*Part of a data file*:
----

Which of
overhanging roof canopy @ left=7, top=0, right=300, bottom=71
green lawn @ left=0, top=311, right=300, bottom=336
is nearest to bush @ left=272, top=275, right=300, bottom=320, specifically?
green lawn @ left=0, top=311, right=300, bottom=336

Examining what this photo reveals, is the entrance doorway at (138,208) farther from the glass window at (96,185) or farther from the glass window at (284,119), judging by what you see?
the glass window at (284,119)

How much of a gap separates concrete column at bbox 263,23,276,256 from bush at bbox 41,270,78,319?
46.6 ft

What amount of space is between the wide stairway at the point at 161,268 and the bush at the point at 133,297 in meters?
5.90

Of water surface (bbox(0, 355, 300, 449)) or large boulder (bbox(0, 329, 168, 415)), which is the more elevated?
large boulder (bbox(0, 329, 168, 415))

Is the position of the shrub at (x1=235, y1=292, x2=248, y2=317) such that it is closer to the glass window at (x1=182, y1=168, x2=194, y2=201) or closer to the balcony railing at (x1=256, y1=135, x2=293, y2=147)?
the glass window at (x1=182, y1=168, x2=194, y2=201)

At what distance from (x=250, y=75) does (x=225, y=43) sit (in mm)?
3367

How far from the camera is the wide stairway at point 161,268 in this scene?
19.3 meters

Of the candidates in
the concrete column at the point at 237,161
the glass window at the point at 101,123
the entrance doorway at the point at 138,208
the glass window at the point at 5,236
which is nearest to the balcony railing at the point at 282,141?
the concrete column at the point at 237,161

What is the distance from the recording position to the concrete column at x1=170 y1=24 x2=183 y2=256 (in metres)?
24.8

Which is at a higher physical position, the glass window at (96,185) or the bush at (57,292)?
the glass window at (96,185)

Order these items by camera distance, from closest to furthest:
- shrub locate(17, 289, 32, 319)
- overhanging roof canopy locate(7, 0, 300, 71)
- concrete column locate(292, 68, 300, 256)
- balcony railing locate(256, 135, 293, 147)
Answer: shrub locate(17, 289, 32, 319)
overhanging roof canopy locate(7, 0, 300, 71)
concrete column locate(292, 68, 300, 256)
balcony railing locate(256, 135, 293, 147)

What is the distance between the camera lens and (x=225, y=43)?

----

*YOUR GOAL*:
Transcribe each entry exactly.

*OUTPUT OF THE TASK*:
Which of
overhanging roof canopy @ left=7, top=0, right=300, bottom=71
green lawn @ left=0, top=311, right=300, bottom=336
is nearest to bush @ left=272, top=275, right=300, bottom=320, specifically?
green lawn @ left=0, top=311, right=300, bottom=336

Examining what this photo reveals, is the entrance doorway at (138,208) farther from the glass window at (96,185) or farther from the glass window at (284,119), judging by what you see?
the glass window at (284,119)

How much of a gap separates concrete column at bbox 263,23,276,256 from bush at bbox 41,270,78,319?
46.6 ft

What amount of space is between the wide stairway at the point at 161,268 and the bush at the point at 133,297 in meters?
5.90

Of water surface (bbox(0, 355, 300, 449)) or large boulder (bbox(0, 329, 168, 415)), which is the more elevated?
large boulder (bbox(0, 329, 168, 415))

Is the position of the shrub at (x1=235, y1=292, x2=248, y2=317) such that it is closer to the glass window at (x1=182, y1=168, x2=194, y2=201) or closer to the balcony railing at (x1=256, y1=135, x2=293, y2=147)?
the glass window at (x1=182, y1=168, x2=194, y2=201)

At what distance from (x=250, y=75) does (x=225, y=43) sit (in mm)?
3367

How far from the camera is the wide stairway at point 161,268 in this scene?
19.3 meters

Of the candidates in
the concrete column at the point at 237,161
the glass window at the point at 101,123
the entrance doorway at the point at 138,208
the glass window at the point at 5,236
which is nearest to the balcony railing at the point at 282,141?
the concrete column at the point at 237,161

What is the distance from the recording position to the concrete column at x1=170 y1=24 x2=183 y2=256 (in metres)?
24.8

Which is at a higher physical position, the glass window at (96,185) or the bush at (57,292)?
the glass window at (96,185)

Order these items by camera distance, from closest to furthest:
- shrub locate(17, 289, 32, 319)
- overhanging roof canopy locate(7, 0, 300, 71)
- concrete column locate(292, 68, 300, 256)
- balcony railing locate(256, 135, 293, 147)
Answer: shrub locate(17, 289, 32, 319)
overhanging roof canopy locate(7, 0, 300, 71)
concrete column locate(292, 68, 300, 256)
balcony railing locate(256, 135, 293, 147)

What is the distance between the camera lens and (x=225, y=43)?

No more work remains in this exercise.